(Stored items)
┄┄┄┄┄┄
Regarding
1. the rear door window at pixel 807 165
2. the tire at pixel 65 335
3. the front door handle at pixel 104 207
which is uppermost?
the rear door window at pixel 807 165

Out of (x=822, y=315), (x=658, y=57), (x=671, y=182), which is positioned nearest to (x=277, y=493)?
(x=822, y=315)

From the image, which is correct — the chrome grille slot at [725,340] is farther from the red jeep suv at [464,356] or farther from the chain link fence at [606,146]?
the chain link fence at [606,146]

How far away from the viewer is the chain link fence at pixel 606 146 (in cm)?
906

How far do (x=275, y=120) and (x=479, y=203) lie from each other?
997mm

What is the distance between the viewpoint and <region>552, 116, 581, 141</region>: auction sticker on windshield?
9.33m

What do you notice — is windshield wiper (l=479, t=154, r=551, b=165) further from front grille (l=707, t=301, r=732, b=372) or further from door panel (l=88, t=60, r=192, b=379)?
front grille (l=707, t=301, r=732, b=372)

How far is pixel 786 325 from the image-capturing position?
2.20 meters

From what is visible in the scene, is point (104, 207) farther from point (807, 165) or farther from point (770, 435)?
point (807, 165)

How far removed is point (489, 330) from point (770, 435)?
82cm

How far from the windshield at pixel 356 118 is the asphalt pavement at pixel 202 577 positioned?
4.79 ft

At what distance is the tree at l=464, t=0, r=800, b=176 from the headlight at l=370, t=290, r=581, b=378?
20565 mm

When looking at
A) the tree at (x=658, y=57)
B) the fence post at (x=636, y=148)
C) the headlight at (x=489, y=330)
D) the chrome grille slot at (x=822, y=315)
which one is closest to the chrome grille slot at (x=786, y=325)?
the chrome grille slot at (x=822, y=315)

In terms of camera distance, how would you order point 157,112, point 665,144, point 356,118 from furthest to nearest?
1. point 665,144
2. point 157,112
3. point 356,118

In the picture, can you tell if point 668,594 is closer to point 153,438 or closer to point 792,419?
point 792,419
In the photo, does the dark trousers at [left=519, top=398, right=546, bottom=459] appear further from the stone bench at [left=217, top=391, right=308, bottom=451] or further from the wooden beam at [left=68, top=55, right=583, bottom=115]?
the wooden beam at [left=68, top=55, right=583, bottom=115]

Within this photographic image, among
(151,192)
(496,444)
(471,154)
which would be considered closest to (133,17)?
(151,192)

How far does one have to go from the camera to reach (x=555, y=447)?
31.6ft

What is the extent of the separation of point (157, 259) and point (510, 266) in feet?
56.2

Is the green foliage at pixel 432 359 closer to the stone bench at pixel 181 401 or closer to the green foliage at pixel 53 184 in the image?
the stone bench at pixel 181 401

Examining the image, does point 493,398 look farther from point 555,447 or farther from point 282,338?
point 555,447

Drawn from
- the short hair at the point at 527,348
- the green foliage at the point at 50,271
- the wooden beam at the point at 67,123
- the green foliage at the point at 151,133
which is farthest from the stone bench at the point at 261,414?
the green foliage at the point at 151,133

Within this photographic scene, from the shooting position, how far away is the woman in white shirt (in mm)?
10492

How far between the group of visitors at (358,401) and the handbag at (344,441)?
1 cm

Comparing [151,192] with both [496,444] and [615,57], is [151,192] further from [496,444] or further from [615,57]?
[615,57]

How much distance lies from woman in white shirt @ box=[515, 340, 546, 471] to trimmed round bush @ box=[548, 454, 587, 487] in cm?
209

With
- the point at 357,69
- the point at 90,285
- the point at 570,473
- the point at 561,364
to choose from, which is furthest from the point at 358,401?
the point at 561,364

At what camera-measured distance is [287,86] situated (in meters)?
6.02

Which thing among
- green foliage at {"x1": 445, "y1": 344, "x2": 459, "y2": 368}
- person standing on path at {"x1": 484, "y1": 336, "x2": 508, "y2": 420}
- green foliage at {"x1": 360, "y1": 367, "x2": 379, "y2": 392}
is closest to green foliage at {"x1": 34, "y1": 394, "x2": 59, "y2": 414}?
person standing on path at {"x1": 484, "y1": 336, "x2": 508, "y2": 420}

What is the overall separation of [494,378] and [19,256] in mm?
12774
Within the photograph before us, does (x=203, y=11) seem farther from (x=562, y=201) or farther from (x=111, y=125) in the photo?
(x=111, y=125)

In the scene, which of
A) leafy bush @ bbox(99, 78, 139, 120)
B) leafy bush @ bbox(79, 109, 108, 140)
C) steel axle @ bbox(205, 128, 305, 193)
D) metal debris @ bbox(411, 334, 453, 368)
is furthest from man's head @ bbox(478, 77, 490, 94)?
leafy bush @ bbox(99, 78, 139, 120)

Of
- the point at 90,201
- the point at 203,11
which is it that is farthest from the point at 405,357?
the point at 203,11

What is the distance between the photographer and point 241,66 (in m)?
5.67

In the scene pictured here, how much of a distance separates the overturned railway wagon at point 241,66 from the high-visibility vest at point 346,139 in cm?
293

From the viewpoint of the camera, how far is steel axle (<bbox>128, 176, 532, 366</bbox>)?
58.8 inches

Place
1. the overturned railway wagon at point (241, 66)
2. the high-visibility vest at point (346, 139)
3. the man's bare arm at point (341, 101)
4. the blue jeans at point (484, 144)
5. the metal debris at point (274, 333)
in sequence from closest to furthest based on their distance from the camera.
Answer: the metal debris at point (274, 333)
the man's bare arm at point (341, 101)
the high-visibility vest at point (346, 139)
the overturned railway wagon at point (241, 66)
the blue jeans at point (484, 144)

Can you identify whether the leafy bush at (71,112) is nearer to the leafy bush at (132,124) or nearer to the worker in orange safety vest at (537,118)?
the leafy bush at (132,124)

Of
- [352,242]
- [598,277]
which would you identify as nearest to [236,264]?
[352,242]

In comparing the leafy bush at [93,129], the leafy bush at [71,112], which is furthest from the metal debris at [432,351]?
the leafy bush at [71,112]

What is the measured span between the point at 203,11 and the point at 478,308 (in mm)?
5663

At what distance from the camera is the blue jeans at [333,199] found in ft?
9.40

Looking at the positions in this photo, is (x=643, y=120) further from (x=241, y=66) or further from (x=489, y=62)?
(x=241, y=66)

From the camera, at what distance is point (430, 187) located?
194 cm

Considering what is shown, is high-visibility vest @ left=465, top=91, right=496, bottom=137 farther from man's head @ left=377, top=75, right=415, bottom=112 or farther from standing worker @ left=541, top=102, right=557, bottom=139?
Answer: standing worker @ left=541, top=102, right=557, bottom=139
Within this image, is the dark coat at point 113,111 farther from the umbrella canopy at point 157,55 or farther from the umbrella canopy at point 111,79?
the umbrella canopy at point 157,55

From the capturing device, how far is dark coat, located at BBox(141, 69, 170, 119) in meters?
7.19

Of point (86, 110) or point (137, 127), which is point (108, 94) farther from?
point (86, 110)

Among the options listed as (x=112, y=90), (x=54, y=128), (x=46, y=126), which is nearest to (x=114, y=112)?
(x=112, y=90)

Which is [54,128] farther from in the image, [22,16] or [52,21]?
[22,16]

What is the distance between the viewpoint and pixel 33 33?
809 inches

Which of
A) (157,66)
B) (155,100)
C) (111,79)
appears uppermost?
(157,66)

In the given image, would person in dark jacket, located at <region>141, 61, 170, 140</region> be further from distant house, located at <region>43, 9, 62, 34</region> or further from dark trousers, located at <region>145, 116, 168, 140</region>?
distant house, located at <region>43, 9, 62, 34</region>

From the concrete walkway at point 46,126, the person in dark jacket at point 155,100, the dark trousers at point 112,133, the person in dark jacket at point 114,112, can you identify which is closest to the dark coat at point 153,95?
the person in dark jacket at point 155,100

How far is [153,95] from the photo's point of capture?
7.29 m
┄┄┄┄┄┄
SET TASK ▸
Print every item above word for word, with nothing changed.

FULL SOLUTION ▸
Regarding
1. the rear door window at pixel 807 165
2. the tire at pixel 65 335
3. the front door handle at pixel 104 207
which is uppermost?
the rear door window at pixel 807 165

Out of (x=822, y=315), (x=658, y=57), (x=671, y=182), which is positioned nearest to (x=277, y=493)?
(x=822, y=315)

From the image, which is correct — the chrome grille slot at [725,340] is farther from the red jeep suv at [464,356] or farther from the chain link fence at [606,146]?
the chain link fence at [606,146]

How far away from the viewer is the chain link fence at pixel 606 146 (in cm)?
906

How far do (x=275, y=120) and (x=479, y=203) lie from each other?
997mm

What is the distance between the viewpoint and <region>552, 116, 581, 141</region>: auction sticker on windshield?
9.33m

What do you notice — is windshield wiper (l=479, t=154, r=551, b=165) further from front grille (l=707, t=301, r=732, b=372) or further from door panel (l=88, t=60, r=192, b=379)?
front grille (l=707, t=301, r=732, b=372)

How far is pixel 786 325 from the image-capturing position?
2.20 meters

From what is visible in the scene, is point (104, 207) farther from point (807, 165) or farther from point (770, 435)?
point (807, 165)

How far removed is point (489, 330) from point (770, 435)?
82cm

How far from the windshield at pixel 356 118 is the asphalt pavement at pixel 202 577 positioned?
4.79 ft

At what distance is the tree at l=464, t=0, r=800, b=176 from the headlight at l=370, t=290, r=581, b=378?
20565 mm

When looking at
A) the tree at (x=658, y=57)
B) the fence post at (x=636, y=148)
C) the headlight at (x=489, y=330)
D) the chrome grille slot at (x=822, y=315)
which one is closest to the chrome grille slot at (x=786, y=325)?
the chrome grille slot at (x=822, y=315)

In terms of camera distance, how would you order point 157,112, point 665,144, point 356,118 from furthest to nearest?
1. point 665,144
2. point 157,112
3. point 356,118

In the picture, can you tell if point 668,594 is closer to point 153,438 or closer to point 792,419?
point 792,419
In the photo, does the dark trousers at [left=519, top=398, right=546, bottom=459] appear further from the stone bench at [left=217, top=391, right=308, bottom=451] or further from the wooden beam at [left=68, top=55, right=583, bottom=115]?
the wooden beam at [left=68, top=55, right=583, bottom=115]

Within this photographic image, among
(151,192)
(496,444)
(471,154)
which would be considered closest to (133,17)?
(151,192)

How far does one have to go from the camera to reach (x=555, y=447)?
31.6ft

What is the extent of the separation of point (157, 259) and point (510, 266) in feet?
56.2

Is the green foliage at pixel 432 359 closer to the stone bench at pixel 181 401 or closer to the green foliage at pixel 53 184 in the image?
the stone bench at pixel 181 401

Examining the image, does point 493,398 look farther from point 555,447 or farther from point 282,338?
point 555,447

Drawn from
- the short hair at the point at 527,348
- the green foliage at the point at 50,271
- the wooden beam at the point at 67,123
- the green foliage at the point at 151,133
which is farthest from the stone bench at the point at 261,414?
the green foliage at the point at 151,133

Within this photographic scene, from the shooting position, how far away is the woman in white shirt (in mm)?
10492

How far between the group of visitors at (358,401) and the handbag at (344,441)?
1 cm

Comparing [151,192] with both [496,444] and [615,57], is [151,192] further from [496,444] or further from [615,57]?
[615,57]

How much distance lies from woman in white shirt @ box=[515, 340, 546, 471] to trimmed round bush @ box=[548, 454, 587, 487] in cm?
209

With
- the point at 357,69
- the point at 90,285
- the point at 570,473
- the point at 561,364
to choose from, which is furthest from the point at 358,401?
the point at 561,364

At what camera-measured distance is [287,86] situated (in meters)?
6.02

Which thing among
- green foliage at {"x1": 445, "y1": 344, "x2": 459, "y2": 368}
- person standing on path at {"x1": 484, "y1": 336, "x2": 508, "y2": 420}
- green foliage at {"x1": 360, "y1": 367, "x2": 379, "y2": 392}
is closest to green foliage at {"x1": 34, "y1": 394, "x2": 59, "y2": 414}?
person standing on path at {"x1": 484, "y1": 336, "x2": 508, "y2": 420}

What is the overall separation of [494,378] and [19,256] in mm?
12774
Within the photograph before us, does (x=203, y=11) seem farther from (x=562, y=201) or farther from (x=111, y=125) in the photo?
(x=111, y=125)

In the scene, which of
A) leafy bush @ bbox(99, 78, 139, 120)
B) leafy bush @ bbox(79, 109, 108, 140)
C) steel axle @ bbox(205, 128, 305, 193)
D) metal debris @ bbox(411, 334, 453, 368)
is furthest from man's head @ bbox(478, 77, 490, 94)?
leafy bush @ bbox(99, 78, 139, 120)

Of
- the point at 90,201
- the point at 203,11
which is it that is farthest from the point at 405,357?
the point at 203,11

What is the distance between the photographer and point 241,66 (in m)?
5.67

In the scene pictured here, how much of a distance separates the overturned railway wagon at point 241,66 from the high-visibility vest at point 346,139 in cm?
293

From the viewpoint of the camera, how far is steel axle (<bbox>128, 176, 532, 366</bbox>)?
58.8 inches

Place
1. the overturned railway wagon at point (241, 66)
2. the high-visibility vest at point (346, 139)
3. the man's bare arm at point (341, 101)
4. the blue jeans at point (484, 144)
5. the metal debris at point (274, 333)
in sequence from closest to furthest based on their distance from the camera.
Answer: the metal debris at point (274, 333)
the man's bare arm at point (341, 101)
the high-visibility vest at point (346, 139)
the overturned railway wagon at point (241, 66)
the blue jeans at point (484, 144)

Can you identify whether the leafy bush at (71,112) is nearer to the leafy bush at (132,124) or nearer to the worker in orange safety vest at (537,118)?
the leafy bush at (132,124)

Of
- [352,242]
- [598,277]
which would you identify as nearest to [236,264]?
[352,242]

In comparing the leafy bush at [93,129], the leafy bush at [71,112], which is furthest from the metal debris at [432,351]?
the leafy bush at [71,112]

What is the measured span between the point at 203,11 and the point at 478,308 (in mm)?
5663

At what distance from the camera is the blue jeans at [333,199] found in ft?
9.40

Looking at the positions in this photo, is (x=643, y=120) further from (x=241, y=66) or further from (x=489, y=62)?
(x=241, y=66)

From the camera, at what distance is point (430, 187) located?
194 cm

Considering what is shown, is high-visibility vest @ left=465, top=91, right=496, bottom=137 farther from man's head @ left=377, top=75, right=415, bottom=112 or farther from standing worker @ left=541, top=102, right=557, bottom=139?
Answer: standing worker @ left=541, top=102, right=557, bottom=139
Within this image, is the dark coat at point 113,111 farther from the umbrella canopy at point 157,55 or farther from the umbrella canopy at point 111,79?
the umbrella canopy at point 157,55

From the capturing device, how far is dark coat, located at BBox(141, 69, 170, 119) in meters?
7.19

Of point (86, 110) or point (137, 127), which is point (108, 94) farther from?
point (86, 110)

Among the options listed as (x=112, y=90), (x=54, y=128), (x=46, y=126), which is nearest to (x=114, y=112)?
(x=112, y=90)

Which is [54,128] farther from in the image, [22,16] or [52,21]?
[22,16]

What is the distance between the viewpoint and pixel 33 33?
809 inches

Which of
A) (157,66)
B) (155,100)
C) (111,79)
appears uppermost?
(157,66)

In the given image, would person in dark jacket, located at <region>141, 61, 170, 140</region> be further from distant house, located at <region>43, 9, 62, 34</region> or further from dark trousers, located at <region>145, 116, 168, 140</region>?
distant house, located at <region>43, 9, 62, 34</region>

From the concrete walkway at point 46,126, the person in dark jacket at point 155,100, the dark trousers at point 112,133, the person in dark jacket at point 114,112, can you identify which is closest to the dark coat at point 153,95?
the person in dark jacket at point 155,100

How far is [153,95] from the photo's point of capture?
7.29 m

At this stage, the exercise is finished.